En dan de hits natuurlijk, al zijn die alleen maar in Nederland gekend. Q-Music draait hen wel, maar op Studio Brussel zijn ze bijna nooit te horen. Zo stond laatste album ‘Rivals’ drie weken op één in Nederland en haalde de plaat dubbel platinum. Hier strandde het album op de dertigste plaats.

Riddles uit datzelfde album mocht de set openen. En meteen begonnen onze Nederlandse buren mee te springen en met de armen te zwaaien. We stonden erbij en hoorden een band die heel groot klinkt, een beetje als een mengeling van Dotan, Kings of Leon en Editors: wijdse gitaren, bonkende drums en veel oh-oh-oohs. Ideaal festivalvoer dus.

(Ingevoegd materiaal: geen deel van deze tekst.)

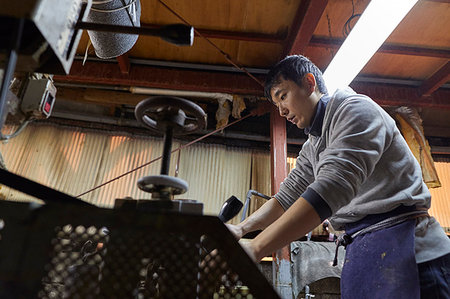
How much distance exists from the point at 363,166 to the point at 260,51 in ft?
10.8

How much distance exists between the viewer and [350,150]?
3.60 feet

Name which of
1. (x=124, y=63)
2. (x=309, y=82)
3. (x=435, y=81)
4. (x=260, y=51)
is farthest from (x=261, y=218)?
(x=435, y=81)

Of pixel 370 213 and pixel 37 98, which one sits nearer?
pixel 37 98

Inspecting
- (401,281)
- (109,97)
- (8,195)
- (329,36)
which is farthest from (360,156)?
(8,195)

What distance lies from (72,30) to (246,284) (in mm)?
570

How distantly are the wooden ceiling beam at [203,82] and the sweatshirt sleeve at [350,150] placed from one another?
3094 mm

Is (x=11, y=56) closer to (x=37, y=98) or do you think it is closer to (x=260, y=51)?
(x=37, y=98)

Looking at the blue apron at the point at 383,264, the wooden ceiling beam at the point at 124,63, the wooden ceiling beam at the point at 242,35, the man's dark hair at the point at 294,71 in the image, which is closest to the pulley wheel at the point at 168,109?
the blue apron at the point at 383,264

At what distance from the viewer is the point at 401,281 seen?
44.3 inches

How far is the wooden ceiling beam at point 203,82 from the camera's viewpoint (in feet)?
14.1

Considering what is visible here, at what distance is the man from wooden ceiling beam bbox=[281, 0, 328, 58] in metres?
1.94

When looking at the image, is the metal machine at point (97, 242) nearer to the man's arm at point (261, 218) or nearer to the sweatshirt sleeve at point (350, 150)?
the sweatshirt sleeve at point (350, 150)

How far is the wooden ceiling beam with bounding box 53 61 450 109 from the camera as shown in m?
4.29

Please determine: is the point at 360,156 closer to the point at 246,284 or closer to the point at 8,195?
the point at 246,284
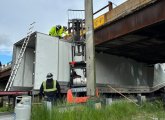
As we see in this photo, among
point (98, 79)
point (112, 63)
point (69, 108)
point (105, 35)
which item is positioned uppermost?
point (105, 35)

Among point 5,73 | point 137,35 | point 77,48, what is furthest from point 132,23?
point 5,73

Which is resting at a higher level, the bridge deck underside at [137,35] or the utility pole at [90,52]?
the bridge deck underside at [137,35]

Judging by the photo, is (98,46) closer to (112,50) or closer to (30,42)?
(112,50)

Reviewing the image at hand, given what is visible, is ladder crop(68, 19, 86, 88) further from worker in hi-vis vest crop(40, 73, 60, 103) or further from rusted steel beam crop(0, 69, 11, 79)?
rusted steel beam crop(0, 69, 11, 79)

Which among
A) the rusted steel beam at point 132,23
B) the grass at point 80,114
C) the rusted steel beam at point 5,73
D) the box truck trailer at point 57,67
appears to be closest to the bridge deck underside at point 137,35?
the rusted steel beam at point 132,23

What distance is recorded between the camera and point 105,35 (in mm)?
14438

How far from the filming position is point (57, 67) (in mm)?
11914

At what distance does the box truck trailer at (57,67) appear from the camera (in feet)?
36.6

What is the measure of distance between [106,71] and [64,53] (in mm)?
4167

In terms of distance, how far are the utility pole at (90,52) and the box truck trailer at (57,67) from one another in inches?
116

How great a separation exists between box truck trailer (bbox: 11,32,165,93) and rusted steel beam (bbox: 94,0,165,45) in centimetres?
194

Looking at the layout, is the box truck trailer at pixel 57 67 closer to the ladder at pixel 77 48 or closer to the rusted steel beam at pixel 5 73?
the ladder at pixel 77 48

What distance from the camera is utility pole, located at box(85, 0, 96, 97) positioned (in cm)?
838

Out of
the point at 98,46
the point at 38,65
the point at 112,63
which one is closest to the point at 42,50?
the point at 38,65
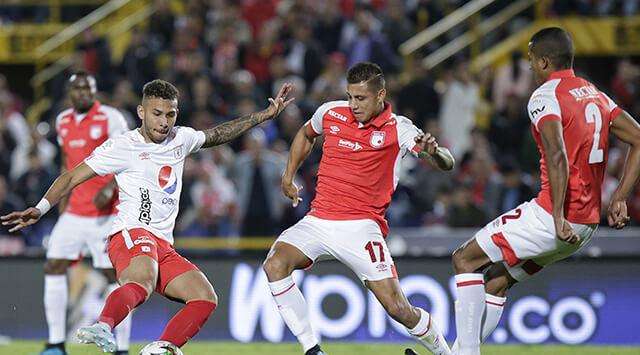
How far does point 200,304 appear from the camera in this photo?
8.60 meters

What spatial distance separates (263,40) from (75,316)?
21.0ft

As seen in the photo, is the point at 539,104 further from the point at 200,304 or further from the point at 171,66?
the point at 171,66

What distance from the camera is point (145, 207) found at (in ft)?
29.1

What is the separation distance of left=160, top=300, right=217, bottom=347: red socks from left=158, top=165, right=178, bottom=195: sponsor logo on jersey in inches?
34.8

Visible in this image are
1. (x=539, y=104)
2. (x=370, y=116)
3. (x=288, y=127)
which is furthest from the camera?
(x=288, y=127)

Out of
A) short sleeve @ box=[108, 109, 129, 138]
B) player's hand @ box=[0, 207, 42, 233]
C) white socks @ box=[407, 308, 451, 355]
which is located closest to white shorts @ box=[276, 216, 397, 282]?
white socks @ box=[407, 308, 451, 355]

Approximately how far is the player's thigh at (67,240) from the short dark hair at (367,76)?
334cm

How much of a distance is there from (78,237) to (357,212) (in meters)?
3.10

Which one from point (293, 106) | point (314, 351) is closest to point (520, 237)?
point (314, 351)

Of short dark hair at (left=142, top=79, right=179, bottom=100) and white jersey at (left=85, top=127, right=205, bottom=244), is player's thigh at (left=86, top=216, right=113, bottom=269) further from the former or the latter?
short dark hair at (left=142, top=79, right=179, bottom=100)

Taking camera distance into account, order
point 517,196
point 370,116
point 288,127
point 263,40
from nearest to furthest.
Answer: point 370,116
point 517,196
point 288,127
point 263,40

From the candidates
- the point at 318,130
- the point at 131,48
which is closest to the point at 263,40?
the point at 131,48

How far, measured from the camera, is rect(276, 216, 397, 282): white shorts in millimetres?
9031

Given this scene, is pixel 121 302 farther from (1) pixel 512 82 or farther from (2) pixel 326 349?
(1) pixel 512 82
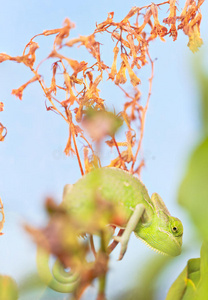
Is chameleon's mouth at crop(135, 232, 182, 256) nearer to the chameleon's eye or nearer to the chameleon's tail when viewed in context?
the chameleon's eye

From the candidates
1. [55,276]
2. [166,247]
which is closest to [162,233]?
[166,247]

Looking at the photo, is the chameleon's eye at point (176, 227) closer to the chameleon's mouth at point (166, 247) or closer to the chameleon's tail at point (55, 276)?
the chameleon's mouth at point (166, 247)

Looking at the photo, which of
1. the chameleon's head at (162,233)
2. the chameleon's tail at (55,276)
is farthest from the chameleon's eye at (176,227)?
the chameleon's tail at (55,276)

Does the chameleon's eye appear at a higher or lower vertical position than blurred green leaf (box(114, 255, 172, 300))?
higher

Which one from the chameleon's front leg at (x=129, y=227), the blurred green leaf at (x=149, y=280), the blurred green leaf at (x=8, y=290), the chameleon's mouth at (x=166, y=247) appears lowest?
the blurred green leaf at (x=149, y=280)

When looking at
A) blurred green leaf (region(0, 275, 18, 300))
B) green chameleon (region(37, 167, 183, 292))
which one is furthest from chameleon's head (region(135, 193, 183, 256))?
blurred green leaf (region(0, 275, 18, 300))

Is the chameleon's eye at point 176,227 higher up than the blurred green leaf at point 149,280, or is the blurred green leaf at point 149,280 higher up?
the chameleon's eye at point 176,227

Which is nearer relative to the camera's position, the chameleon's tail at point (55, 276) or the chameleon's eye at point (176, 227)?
the chameleon's tail at point (55, 276)
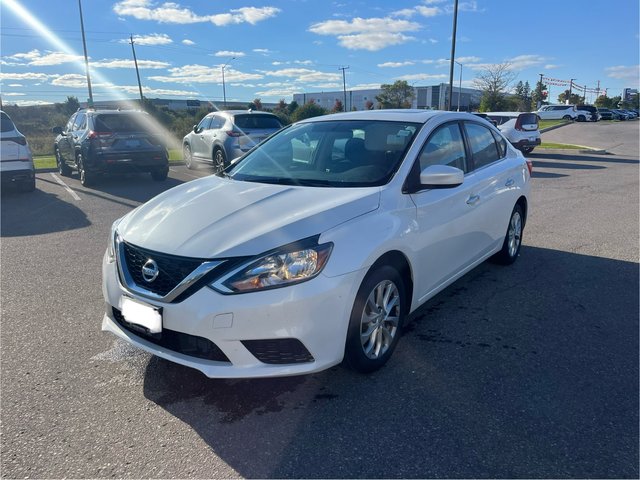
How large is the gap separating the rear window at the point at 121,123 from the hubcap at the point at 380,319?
962cm

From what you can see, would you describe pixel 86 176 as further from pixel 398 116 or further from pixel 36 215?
pixel 398 116

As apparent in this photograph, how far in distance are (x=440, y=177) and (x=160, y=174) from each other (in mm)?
9912

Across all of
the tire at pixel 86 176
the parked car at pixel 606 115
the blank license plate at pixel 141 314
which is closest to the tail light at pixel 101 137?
the tire at pixel 86 176

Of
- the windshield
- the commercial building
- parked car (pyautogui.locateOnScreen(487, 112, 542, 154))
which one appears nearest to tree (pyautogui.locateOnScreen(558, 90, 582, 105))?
the commercial building

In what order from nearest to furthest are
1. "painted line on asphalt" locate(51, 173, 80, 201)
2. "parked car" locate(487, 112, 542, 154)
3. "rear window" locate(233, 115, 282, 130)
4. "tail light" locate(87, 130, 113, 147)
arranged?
"painted line on asphalt" locate(51, 173, 80, 201), "tail light" locate(87, 130, 113, 147), "rear window" locate(233, 115, 282, 130), "parked car" locate(487, 112, 542, 154)

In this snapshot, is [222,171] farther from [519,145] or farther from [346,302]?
[519,145]

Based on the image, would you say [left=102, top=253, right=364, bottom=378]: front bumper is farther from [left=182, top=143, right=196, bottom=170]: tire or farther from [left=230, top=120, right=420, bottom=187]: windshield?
[left=182, top=143, right=196, bottom=170]: tire

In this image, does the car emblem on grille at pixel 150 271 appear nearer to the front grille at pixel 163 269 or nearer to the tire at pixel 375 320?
the front grille at pixel 163 269

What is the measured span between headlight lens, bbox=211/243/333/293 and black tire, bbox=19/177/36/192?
9.85 metres

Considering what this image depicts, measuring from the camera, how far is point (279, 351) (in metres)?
2.73

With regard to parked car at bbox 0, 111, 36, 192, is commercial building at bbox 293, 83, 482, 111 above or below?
Result: above

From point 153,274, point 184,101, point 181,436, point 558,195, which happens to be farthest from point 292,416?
point 184,101

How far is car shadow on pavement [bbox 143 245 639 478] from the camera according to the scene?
2.46 metres

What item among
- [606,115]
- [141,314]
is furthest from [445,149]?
[606,115]
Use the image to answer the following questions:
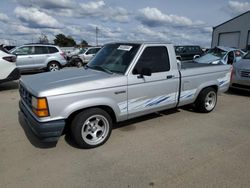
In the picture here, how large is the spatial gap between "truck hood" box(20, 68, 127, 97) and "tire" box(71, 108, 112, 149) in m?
0.43

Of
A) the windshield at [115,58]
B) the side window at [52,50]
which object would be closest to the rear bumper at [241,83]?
the windshield at [115,58]

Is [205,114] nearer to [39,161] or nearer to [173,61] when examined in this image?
[173,61]

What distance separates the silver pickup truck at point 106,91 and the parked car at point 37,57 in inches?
355

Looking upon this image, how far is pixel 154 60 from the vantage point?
4.48 metres

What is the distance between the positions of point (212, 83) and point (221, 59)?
6.24m

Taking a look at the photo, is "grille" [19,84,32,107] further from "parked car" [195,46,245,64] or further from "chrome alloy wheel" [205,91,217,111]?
"parked car" [195,46,245,64]

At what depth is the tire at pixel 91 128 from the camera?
3613 mm

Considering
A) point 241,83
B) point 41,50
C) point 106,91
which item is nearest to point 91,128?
point 106,91

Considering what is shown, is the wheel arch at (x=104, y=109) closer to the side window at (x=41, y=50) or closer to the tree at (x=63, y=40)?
the side window at (x=41, y=50)

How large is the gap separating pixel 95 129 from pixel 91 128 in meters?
0.08

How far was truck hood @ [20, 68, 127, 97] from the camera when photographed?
11.0 feet

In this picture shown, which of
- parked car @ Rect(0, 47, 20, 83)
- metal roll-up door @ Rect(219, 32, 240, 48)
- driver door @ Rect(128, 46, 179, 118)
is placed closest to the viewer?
driver door @ Rect(128, 46, 179, 118)

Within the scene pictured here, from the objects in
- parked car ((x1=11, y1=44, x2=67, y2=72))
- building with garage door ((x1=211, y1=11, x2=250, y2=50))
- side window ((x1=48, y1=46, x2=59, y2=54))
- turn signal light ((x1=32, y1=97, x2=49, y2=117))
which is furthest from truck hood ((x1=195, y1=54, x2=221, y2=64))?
building with garage door ((x1=211, y1=11, x2=250, y2=50))

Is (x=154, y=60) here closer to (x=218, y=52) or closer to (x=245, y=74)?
(x=245, y=74)
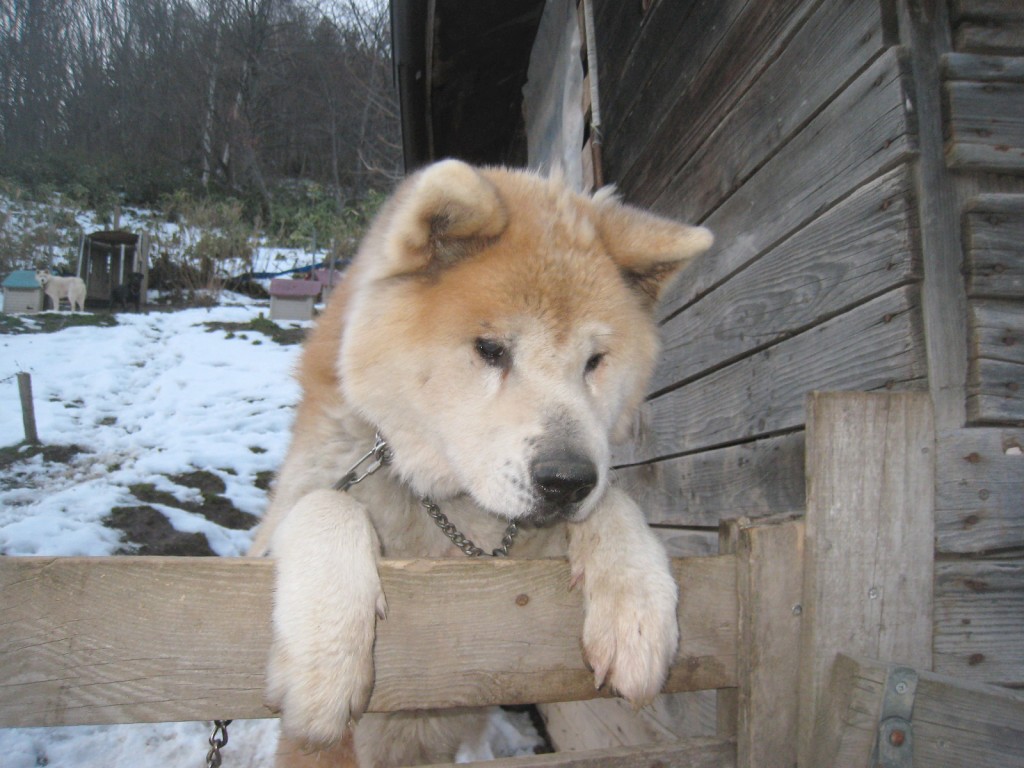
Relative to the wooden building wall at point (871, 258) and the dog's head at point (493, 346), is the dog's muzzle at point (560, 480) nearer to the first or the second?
the dog's head at point (493, 346)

Zelfs een nummer als Ghosts, dat start als een zeemzoete ballad, nodigt binnen de kortste keren weer uit tot meespringen. En ook Rivals bouwde op van intiem liedje tot stadion-anthem waarop rookkanonnen niet mochten ontbreken.

Persoonlijk vonden wij Done With It en War, waarin een vleugje Afrika sloop, het leukst. Op dat laatste wou de band een België – Nederland organiseren, maar de Belgen waren zo in de minderheid dat het toch een “battle of the sexes” werd.

En hoe verder de show vorderde, hoe meer spektakel de band bood. Let Go werd ingeleid door een sit-down en een regen van serpentines die boven het publiek weden afgeschoten. Streets werd opgeleukt door een regen van vuurwerk; Home Again liet glitterconfetti neerdalen en Little Lights smeekte natuurlijk om gsm-lampjes en vuurwerk aan het eind.

Deze jongens hebben duidelijk de knepen van het vak onder de knie, maar op muzikaal vlak zien we ze weinig toevoegen aan wat we in België al hebben. Voor een familiefestival als Vestrock was dit echter top, zondermeer.